-- DOCUMENT start --

Paul Krugman demonstrates just how simple models can and should be. He presented a trade model on the New York Times opinion pages. He also apologised for extreme wonkishness, but I don’t think he had to. His aim is to find an example in which Trump’s tariffs on steel cause lower wages (also for steel workers). Here the trick is to make sure that everyone has the same income “not gonna get into income distribution today”. This means that a reduction in total money metric welfare implies a reduction of each person’s welfare (including workers in the protected industry).
This “itsy-bitsy teeny-weeny model” is a major demonstration of Krugman’s extraordinary ability to make models simple.
Imagine a world of two countries, Home and Foreign. (That’s an old-fashioned trade theory convention.) In both countries, labor is the only factor of production (not gonna get into income distribution today). There are two goods, cars and steel. Cars are a final good, sold to consumers; steel is an input into car production. I’m going to assume that both countries end up producing cars.

-- DOCUMENT end --
-- ROWS start --

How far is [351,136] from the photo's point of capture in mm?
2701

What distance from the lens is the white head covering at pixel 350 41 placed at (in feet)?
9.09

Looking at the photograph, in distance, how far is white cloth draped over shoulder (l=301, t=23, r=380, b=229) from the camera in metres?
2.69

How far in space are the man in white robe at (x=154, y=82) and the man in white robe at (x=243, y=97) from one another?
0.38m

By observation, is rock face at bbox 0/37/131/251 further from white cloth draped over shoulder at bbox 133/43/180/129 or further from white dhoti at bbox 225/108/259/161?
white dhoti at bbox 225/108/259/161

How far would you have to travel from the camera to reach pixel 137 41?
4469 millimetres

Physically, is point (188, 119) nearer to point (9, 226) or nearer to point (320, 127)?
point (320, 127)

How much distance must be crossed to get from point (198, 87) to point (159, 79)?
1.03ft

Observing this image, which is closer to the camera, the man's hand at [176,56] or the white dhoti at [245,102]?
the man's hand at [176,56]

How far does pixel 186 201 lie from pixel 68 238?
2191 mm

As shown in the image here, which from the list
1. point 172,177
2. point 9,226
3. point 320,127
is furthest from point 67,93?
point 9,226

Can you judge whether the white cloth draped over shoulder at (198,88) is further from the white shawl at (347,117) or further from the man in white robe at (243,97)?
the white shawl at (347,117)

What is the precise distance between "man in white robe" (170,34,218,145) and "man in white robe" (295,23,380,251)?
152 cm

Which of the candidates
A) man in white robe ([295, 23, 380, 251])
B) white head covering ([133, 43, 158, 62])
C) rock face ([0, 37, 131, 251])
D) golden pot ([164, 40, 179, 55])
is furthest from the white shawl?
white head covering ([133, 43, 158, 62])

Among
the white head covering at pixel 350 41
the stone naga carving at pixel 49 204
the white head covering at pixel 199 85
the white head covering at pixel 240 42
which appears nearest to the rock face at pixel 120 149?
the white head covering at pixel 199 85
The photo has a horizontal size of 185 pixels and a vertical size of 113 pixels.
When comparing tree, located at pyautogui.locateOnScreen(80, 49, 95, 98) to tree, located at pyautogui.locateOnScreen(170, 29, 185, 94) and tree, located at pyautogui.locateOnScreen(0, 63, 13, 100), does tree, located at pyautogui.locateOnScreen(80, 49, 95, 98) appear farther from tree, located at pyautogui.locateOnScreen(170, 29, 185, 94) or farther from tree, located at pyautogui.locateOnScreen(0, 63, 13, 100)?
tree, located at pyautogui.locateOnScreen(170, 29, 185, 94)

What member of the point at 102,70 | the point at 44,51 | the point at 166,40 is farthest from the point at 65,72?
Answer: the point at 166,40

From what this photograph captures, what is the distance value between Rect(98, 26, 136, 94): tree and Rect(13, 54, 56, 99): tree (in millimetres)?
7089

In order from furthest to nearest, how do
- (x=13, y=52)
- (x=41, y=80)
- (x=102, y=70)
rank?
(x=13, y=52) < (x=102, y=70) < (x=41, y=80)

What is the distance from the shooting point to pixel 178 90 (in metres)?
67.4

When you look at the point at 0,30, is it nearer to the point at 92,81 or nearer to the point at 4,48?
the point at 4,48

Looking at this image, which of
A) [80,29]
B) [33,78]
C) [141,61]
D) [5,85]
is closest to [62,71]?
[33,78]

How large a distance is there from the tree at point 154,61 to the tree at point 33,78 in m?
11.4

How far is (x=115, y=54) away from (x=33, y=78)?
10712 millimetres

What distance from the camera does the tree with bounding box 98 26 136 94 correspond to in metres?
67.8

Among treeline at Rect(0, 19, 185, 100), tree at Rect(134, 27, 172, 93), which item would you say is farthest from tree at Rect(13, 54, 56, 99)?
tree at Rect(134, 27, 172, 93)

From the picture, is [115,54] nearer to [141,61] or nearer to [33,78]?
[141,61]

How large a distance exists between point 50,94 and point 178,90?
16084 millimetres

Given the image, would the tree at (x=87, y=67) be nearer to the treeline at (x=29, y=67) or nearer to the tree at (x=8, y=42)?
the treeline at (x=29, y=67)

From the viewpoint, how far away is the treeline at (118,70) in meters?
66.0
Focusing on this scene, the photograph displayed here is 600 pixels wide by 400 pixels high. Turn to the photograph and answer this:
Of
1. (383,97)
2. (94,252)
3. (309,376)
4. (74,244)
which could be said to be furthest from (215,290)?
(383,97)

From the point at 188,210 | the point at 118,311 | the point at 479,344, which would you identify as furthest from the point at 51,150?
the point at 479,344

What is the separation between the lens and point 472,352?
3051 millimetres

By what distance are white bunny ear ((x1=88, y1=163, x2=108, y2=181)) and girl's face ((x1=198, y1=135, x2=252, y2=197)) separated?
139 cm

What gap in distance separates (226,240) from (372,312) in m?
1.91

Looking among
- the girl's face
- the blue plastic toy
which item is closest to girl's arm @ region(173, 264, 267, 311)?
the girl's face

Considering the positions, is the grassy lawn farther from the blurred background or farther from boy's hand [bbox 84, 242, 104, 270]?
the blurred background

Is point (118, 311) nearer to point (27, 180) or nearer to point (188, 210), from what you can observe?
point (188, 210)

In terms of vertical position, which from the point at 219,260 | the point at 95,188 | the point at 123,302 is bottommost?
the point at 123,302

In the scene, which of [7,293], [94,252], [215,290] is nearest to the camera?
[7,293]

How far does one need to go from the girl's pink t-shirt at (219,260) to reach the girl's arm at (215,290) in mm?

-- ROWS end --

### STATED PROBLEM 1
Can you rewrite the passage on Krugman's trade model between "Paul Krugman demonstrates" and "make models simple.", inclusive, replacing "tariffs" with "import duties"?
### STATED PROBLEM 2
Could you pick up the passage on Krugman's trade model after its last sentence and keep writing?

### TASK OUTPUT 1
Paul Krugman demonstrates just how simple models can and should be. He presented a trade model on the New York Times opinion pages. He also apologised for extreme wonkishness, but I don’t think he had to. His aim is to find an example in which Trump’s import duties on steel cause lower wages (also for steel workers). Here the trick is to make sure that everyone has the same income “not gonna get into income distribution today”. This means that a reduction in total money metric welfare implies a reduction of each person’s welfare (including workers in the protected industry).
This “itsy-bitsy teeny-weeny model” is a major demonstration of Krugman’s extraordinary ability to make models simple.

### TASK OUTPUT 2
To keep down on notation, I’m going to do some sneaky things with choice of units (another old trade theory tradition.) We assume that in each country building a car requires one unit of labor (which amounts to measuring labor in units of how much it takes to build a car.) We also assume, using the same trick, that building a car also requires one unit of steel.
This leaves us with just two parameters to specify: the amount of labor it takes to make one unit of steel in each country. Call this a in Home and a* in Foreign (stars for Foreign is traditional.) And let’s assume that a* < a. That is, Foreign has a comparative advantage in steel production. Under free trade Home will import steel from Foreign. Let w and w* be the wage rates in the two countries, in any common unit. Then the cost of producing a car in Home will be w + w*a* (because we’re importing the steel) while the cost of producing a car in Foreign is w* + w*a* Since both countries will be producing cars, these costs will have to be equal, implying w = w*: wages will be the same. Now suppose Home imposes a tariff sufficiently high to induce car producers to use domestically produced steel instead. Now Home costs of car production are w + wa = w* + w*a* because car production costs must be equal. And this implies w/w* = (1+a*)/(1+a) <1 That is, to offset the higher costs imposed by the tariff, Home’s relative wage has to fall – the opposite of what you expect from a tariff on final goods.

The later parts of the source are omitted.